**Passage provided:**

— Begin —

RE: Handling slashes in cache names

2017-12-27 Thread Stanislav Lukyanov
That’s interesting, thanks.
So, do you think the locale-specific file separators should be banned as well?
Handling all kinds of cases like this might be complicated.

I’d rather use something else if the cache name is not a valid file name, a 
hash of the cache name.
This way all corner cases can be handled at once.
The algorithm would be
1) Check that cache name doesn’t contain banned characters
2) Try to create a Path for “cache-”
3) If failed, create a Path for “cache-”

Stan

From: Igor Sapego
Sent: 26 декабря 2017 г. 17:59
To: dev@ignite.apache.org
Subject: Re: Handling slashes in cache names

There are also some international features that you might want to
address. For example, instead of backslash some other characters
may be used on Windows - ¥ on the Japanese version, ₩ on the
Korean version.
See [1] for more info.

Here is the citation:
Security Considerations for Character Sets in File Names
Windows code page and OEM character sets used on
Japanese-language systems contain the Yen symbol (¥) instead of
a backslash (\). Thus, the Yen character is a prohibited character for
NTFS and FAT file systems. When mapping Unicode to
a Japanese-language code page, conversion functions map both
backslash (U+005C) and the normal Unicode Yen symbol (U+00A5)

— End —

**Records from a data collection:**
— Begin —

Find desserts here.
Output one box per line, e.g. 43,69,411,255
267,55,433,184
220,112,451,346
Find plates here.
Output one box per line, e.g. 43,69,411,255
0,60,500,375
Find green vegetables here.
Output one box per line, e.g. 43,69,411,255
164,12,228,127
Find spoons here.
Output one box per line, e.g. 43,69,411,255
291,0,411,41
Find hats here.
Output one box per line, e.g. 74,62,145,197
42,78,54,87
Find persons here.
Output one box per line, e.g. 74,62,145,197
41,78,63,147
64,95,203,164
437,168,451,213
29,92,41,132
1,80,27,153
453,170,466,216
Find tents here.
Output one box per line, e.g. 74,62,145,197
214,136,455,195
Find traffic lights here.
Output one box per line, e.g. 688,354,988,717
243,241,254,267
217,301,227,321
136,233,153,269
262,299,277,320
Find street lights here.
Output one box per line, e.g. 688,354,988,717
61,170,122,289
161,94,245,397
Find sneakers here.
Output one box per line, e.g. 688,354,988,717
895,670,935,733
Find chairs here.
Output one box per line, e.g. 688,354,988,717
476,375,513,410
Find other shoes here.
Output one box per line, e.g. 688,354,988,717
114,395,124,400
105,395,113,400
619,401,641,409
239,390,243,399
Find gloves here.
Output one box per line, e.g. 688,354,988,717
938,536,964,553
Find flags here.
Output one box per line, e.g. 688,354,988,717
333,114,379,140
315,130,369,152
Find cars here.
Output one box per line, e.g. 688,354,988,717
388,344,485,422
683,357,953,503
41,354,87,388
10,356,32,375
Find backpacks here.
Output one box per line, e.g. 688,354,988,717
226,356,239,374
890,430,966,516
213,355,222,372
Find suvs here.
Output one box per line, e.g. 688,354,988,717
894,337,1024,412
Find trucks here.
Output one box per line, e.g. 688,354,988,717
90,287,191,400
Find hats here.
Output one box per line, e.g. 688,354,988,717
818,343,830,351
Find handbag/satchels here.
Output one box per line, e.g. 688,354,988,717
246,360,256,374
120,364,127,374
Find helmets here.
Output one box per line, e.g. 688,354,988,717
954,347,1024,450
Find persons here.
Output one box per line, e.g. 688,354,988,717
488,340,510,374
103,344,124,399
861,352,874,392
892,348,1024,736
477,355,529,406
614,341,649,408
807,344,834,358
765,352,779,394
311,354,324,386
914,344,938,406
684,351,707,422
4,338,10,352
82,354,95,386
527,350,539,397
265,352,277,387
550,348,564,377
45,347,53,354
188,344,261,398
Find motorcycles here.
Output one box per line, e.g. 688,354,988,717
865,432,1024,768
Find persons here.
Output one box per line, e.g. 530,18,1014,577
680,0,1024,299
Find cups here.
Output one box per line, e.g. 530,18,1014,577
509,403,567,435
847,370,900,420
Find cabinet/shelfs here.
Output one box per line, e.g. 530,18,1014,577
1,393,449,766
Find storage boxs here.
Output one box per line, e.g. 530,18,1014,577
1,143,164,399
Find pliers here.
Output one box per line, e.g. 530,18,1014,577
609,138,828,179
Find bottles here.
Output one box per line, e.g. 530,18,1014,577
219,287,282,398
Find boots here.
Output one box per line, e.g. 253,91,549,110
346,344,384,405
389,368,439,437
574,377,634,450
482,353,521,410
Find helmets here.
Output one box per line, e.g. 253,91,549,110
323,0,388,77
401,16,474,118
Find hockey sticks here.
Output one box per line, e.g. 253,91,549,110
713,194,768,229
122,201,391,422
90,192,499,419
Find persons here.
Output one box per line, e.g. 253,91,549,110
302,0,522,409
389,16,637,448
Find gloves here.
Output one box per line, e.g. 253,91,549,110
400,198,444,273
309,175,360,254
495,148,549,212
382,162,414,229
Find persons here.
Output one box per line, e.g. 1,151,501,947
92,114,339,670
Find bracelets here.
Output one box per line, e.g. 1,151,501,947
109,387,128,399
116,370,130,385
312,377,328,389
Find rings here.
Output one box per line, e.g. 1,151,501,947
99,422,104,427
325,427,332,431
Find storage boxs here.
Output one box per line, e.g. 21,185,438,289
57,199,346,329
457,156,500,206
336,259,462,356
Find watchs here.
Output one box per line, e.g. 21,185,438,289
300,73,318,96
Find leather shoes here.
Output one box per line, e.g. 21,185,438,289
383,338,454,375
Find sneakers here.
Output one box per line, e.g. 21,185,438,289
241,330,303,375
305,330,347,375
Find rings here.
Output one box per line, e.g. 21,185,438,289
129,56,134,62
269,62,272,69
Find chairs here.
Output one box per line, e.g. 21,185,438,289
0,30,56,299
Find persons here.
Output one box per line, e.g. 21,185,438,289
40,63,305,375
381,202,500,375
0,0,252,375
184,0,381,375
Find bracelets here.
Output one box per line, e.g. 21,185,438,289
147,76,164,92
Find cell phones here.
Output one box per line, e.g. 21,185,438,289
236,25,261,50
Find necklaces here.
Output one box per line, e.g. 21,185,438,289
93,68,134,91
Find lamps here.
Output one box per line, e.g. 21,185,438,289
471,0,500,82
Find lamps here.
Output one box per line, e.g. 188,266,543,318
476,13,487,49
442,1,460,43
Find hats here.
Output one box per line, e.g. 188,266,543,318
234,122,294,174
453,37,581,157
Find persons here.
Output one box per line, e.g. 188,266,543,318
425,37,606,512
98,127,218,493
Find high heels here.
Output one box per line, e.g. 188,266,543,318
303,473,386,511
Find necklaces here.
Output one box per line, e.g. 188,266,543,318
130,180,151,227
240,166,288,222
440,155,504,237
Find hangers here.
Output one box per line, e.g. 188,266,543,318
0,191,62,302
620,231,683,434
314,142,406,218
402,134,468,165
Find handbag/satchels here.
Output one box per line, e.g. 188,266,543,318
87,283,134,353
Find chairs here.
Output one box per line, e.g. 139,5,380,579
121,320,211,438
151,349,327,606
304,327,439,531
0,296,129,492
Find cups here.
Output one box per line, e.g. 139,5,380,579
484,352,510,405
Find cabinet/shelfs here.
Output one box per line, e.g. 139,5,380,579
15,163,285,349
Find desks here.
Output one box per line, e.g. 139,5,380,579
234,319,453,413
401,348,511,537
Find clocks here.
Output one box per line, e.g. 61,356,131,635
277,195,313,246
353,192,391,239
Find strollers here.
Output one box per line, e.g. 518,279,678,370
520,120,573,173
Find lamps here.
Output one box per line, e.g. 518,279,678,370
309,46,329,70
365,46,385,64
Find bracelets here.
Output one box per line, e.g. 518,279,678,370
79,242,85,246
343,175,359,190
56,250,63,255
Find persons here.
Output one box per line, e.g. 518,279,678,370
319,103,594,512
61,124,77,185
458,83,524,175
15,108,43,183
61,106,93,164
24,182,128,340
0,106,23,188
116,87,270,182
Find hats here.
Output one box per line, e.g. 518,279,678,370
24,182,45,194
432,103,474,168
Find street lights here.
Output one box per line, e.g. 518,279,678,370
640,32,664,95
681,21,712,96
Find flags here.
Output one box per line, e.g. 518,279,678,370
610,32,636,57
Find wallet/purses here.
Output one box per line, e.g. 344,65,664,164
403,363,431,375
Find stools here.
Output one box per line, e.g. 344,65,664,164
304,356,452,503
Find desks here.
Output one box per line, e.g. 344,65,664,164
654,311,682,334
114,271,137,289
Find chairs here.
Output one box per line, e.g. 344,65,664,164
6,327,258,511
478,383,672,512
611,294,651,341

— End —

**Task instructions:**
• a. Could you write out the whole thread on handling slashes in cache names, word for word?
• b. Could you reproduce only the stretch of the records from their start through the line containing "954,347,1024,450", keeping the requests unchanged and increasing every bounding-box coordinate in the answers by 150?

**Outputs for the tasks:**
• a.
RE: Handling slashes in cache names

2017-12-27 Thread Stanislav Lukyanov
That’s interesting, thanks.
So, do you think the locale-specific file separators should be banned as well?
Handling all kinds of cases like this might be complicated.

I’d rather use something else if the cache name is not a valid file name, a 
hash of the cache name.
This way all corner cases can be handled at once.
The algorithm would be
1) Check that cache name doesn’t contain banned characters
2) Try to create a Path for “cache-”
3) If failed, create a Path for “cache-”

Stan

From: Igor Sapego
Sent: 26 декабря 2017 г. 17:59
To: dev@ignite.apache.org
Subject: Re: Handling slashes in cache names

There are also some international features that you might want to
address. For example, instead of backslash some other characters
may be used on Windows - ¥ on the Japanese version, ₩ on the
Korean version.
See [1] for more info.

Here is the citation:
Security Considerations for Character Sets in File Names
Windows code page and OEM character sets used on
Japanese-language systems contain the Yen symbol (¥) instead of
a backslash (\). Thus, the Yen character is a prohibited character for
NTFS and FAT file systems. When mapping Unicode to
a Japanese-language code page, conversion functions map both
backslash (U+005C) and the normal Unicode Yen symbol (U+00A5)

• b.
Find desserts here.
Output one box per line, e.g. 43,69,411,255
417,205,583,334
370,262,601,496
Find plates here.
Output one box per line, e.g. 43,69,411,255
150,210,650,525
Find green vegetables here.
Output one box per line, e.g. 43,69,411,255
314,162,378,277
Find spoons here.
Output one box per line, e.g. 43,69,411,255
441,150,561,191
Find hats here.
Output one box per line, e.g. 74,62,145,197
192,228,204,237
Find persons here.
Output one box per line, e.g. 74,62,145,197
191,228,213,297
214,245,353,314
587,318,601,363
179,242,191,282
151,230,177,303
603,320,616,366
Find tents here.
Output one box per line, e.g. 74,62,145,197
364,286,605,345
Find traffic lights here.
Output one box per line, e.g. 688,354,988,717
393,391,404,417
367,451,377,471
286,383,303,419
412,449,427,470
Find street lights here.
Output one box per line, e.g. 688,354,988,717
211,320,272,439
311,244,395,547
Find sneakers here.
Output one box per line, e.g. 688,354,988,717
1045,820,1085,883
Find chairs here.
Output one box per line, e.g. 688,354,988,717
626,525,663,560
Find other shoes here.
Output one box per line, e.g. 688,354,988,717
264,545,274,550
255,545,263,550
769,551,791,559
389,540,393,549
Find gloves here.
Output one box per line, e.g. 688,354,988,717
1088,686,1114,703
Find flags here.
Output one box per line, e.g. 688,354,988,717
483,264,529,290
465,280,519,302
Find cars here.
Output one box per line, e.g. 688,354,988,717
538,494,635,572
833,507,1103,653
191,504,237,538
160,506,182,525
Find backpacks here.
Output one box per line, e.g. 688,354,988,717
376,506,389,524
1040,580,1116,666
363,505,372,522
Find suvs here.
Output one box per line, e.g. 688,354,988,717
1044,487,1174,562
Find trucks here.
Output one box per line, e.g. 688,354,988,717
240,437,341,550
Find hats here.
Output one box per line, e.g. 688,354,988,717
968,493,980,501
Find handbag/satchels here.
Output one box per line, e.g. 688,354,988,717
396,510,406,524
270,514,277,524
Find helmets here.
Output one box per line, e.g. 688,354,988,717
1104,497,1174,600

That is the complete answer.